⟨
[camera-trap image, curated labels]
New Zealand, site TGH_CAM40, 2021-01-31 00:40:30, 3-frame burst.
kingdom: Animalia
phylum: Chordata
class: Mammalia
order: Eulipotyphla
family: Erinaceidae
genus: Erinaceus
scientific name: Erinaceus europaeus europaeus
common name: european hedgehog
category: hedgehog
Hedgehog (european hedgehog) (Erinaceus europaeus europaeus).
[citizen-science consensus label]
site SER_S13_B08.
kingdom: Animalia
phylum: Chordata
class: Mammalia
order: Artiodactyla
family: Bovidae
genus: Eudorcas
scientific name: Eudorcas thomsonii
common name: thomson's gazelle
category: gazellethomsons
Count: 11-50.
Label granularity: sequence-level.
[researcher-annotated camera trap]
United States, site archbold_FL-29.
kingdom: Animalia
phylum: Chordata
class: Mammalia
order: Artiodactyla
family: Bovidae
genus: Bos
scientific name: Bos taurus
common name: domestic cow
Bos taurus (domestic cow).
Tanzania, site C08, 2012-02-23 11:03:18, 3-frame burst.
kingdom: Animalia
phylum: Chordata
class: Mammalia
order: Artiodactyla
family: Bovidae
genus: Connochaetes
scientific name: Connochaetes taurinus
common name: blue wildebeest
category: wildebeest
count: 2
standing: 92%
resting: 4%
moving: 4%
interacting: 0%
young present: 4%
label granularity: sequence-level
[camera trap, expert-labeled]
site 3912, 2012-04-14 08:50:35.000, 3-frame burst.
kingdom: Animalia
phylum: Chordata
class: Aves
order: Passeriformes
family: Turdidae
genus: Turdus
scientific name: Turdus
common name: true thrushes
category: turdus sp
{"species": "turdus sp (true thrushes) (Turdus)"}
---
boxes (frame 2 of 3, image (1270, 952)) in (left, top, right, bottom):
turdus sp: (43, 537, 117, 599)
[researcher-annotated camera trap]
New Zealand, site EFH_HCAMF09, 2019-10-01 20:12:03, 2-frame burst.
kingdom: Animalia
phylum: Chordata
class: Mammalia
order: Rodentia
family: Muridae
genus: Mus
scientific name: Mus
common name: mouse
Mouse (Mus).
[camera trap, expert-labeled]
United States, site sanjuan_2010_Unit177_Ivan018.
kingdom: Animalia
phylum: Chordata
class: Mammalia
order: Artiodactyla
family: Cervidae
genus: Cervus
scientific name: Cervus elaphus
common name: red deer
⟩
◆ Task statement
For this exercise, reproduce exactly each line from the one containing "genus: Turdus" through the last line of the data, and no others.

◆ Written solution
genus: Turdus
scientific name: Turdus
common name: true thrushes
category: turdus sp
{"species": "turdus sp (true thrushes) (Turdus)"}
---
boxes (frame 2 of 3, image (1270, 952)) in (left, top, right, bottom):
turdus sp: (43, 537, 117, 599)
[researcher-annotated camera trap]
New Zealand, site EFH_HCAMF09, 2019-10-01 20:12:03, 2-frame burst.
kingdom: Animalia
phylum: Chordata
class: Mammalia
order: Rodentia
family: Muridae
genus: Mus
scientific name: Mus
common name: mouse
Mouse (Mus).
[camera trap, expert-labeled]
United States, site sanjuan_2010_Unit177_Ivan018.
kingdom: Animalia
phylum: Chordata
class: Mammalia
order: Artiodactyla
family: Cervidae
genus: Cervus
scientific name: Cervus elaphus
common name: red deer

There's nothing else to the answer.